• [Text to read]
----
31 December, 2006 Rothera
To many, December makes us think of winter, of short days, long coats, bustling winds and curling up in front of the fire with a duvet and a cup of tea. Oh and of course, lets not forget the Christmas tunes, decorations, parties and the last minute fight to get your auntie another box of chocolates. Here at Rothera however, the tune is somewhat different. Firstly this is the summer season and believe it or not the temperatures turned warmer (in what felt overnight) and the texture of the snow around base and the local areas changed to something resembling little balls of glass.
Our summer season is well underway after its shaky start and a general feeling of hustle and bustle is felt around base.
The first ship to venture through the remnants of sea ice was the Lawrence M Gould, an American ship. Being our first ship the ‘Kodak moment’ photo spots were full with new video and digital cameras recording merrily away. Thinking it would be a quick passage through the ice (as we believed it to be thin in comparison with a big ship), it was not to be. The whole journey must have taken about 4 hours. But we were impressed by the Captains job of breaking through an area by the wharf to moor up. They spent a night by our wharf and many had the opportunity for a tour around the ship and took advantage of the chance to have a few Pringles, orange juice and cashew nuts.
----
• [Recorded information]

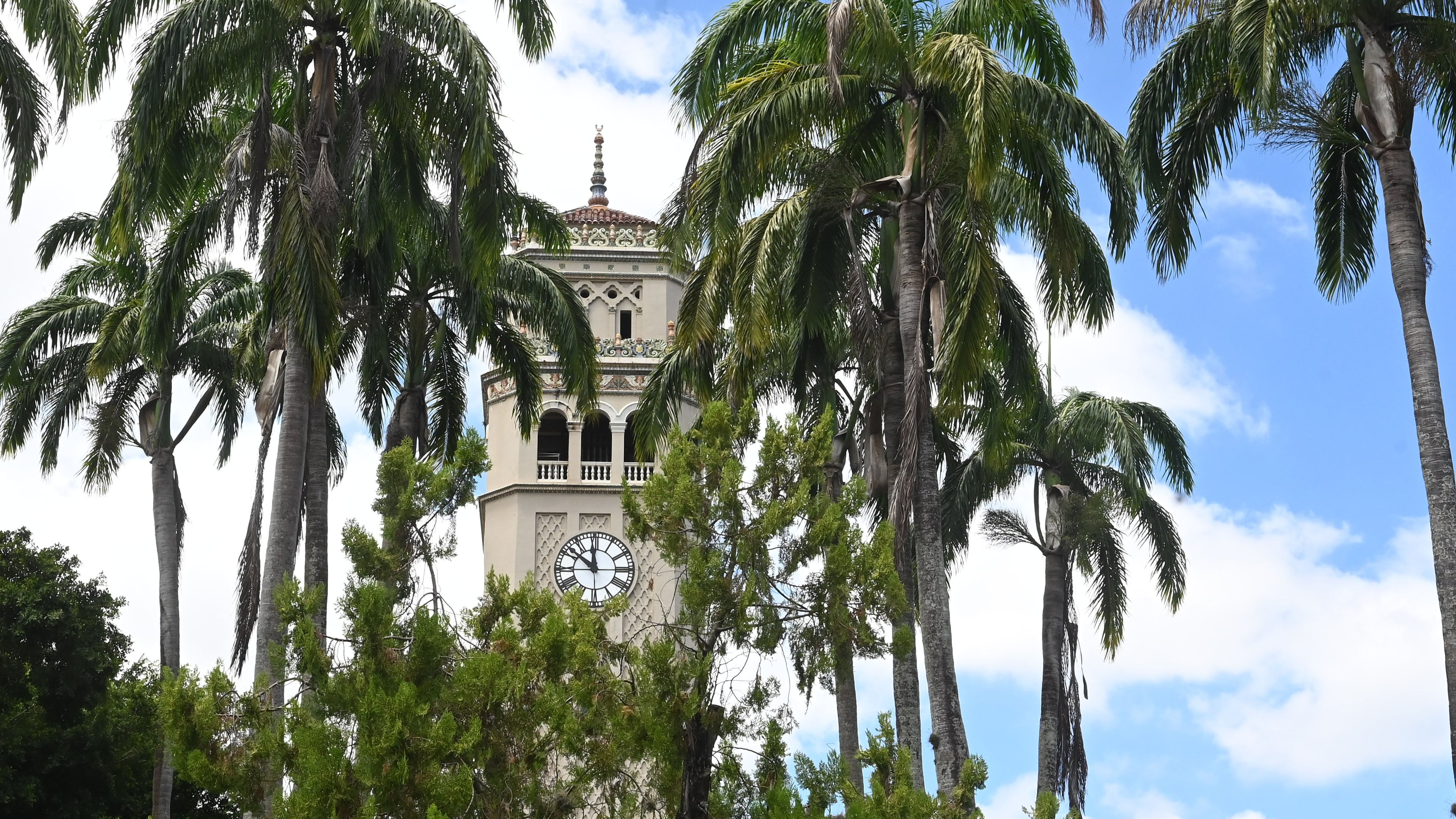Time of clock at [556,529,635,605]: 11:51
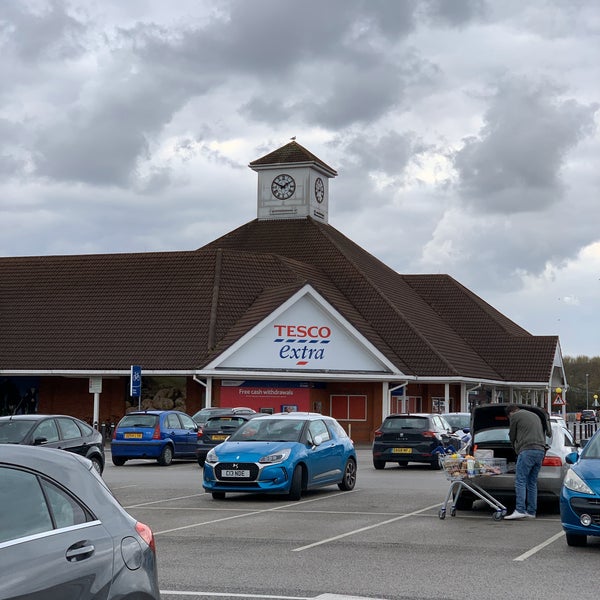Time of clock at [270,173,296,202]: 1:49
----
• [Task instructions]
**A)** According to the Rothera diary entry, which ship was the first to make its way through the sea ice?
**B)** Please transcribe the Rothera diary entry from "31 December, 2006" up to and including "felt around base.".
**C)** Pick up the Rothera diary entry after its last sentence and keep writing it.

• [Expected responses]
**A)** The Lawrence M Gould, an American ship.

**B)**
31 December, 2006 Rothera
To many, December makes us think of winter, of short days, long coats, bustling winds and curling up in front of the fire with a duvet and a cup of tea. Oh and of course, lets not forget the Christmas tunes, decorations, parties and the last minute fight to get your auntie another box of chocolates. Here at Rothera however, the tune is somewhat different. Firstly this is the summer season and believe it or not the temperatures turned warmer (in what felt overnight) and the texture of the snow around base and the local areas changed to something resembling little balls of glass.
Our summer season is well underway after its shaky start and a general feeling of hustle and bustle is felt around base.

**C)**
After the Gould had been to visit we could see no reason why the James Clark Ross would not be able to get in. As our first ship relief we were looking forward to the cargo she carried as well as catching up with some old friends. After being here as a meteorologist since December 2004 I have had the chance to get to know a lot of the summer visitors. I also sailed on the JCR from the Falklands on the fated year when she did not get in on first call. I could see the excitement on all the faces of the new winterers and summer visitors as she finally sailed in and moored up alongside.
Days of relief work were to follow as cargo, both scientific and base orientated was offloaded. Relief is always a great team bonding session as groups of people get into chain gangs to fill up the base supplies. The freezers start looking a bit healthier not to mention other areas. Captain Gerry invited the old winterers on board for a lovely dinner and I think we were all pleased to have a different place to eat and lemon to put in our drinks, not forgetting of course many new faces to talk at (sorry, I meant talk to). This summer is the summer of football with many keen players inhabiting Rothera and we can never resist a challenge. Feeling confidant from many games on base and a team to die for, how could we possibly lose against the JCR team. After all they have been at sea for …… days! Hmmmm, seems that a very good fight was put up and the JCR team sailed through to a victory 1-0 game.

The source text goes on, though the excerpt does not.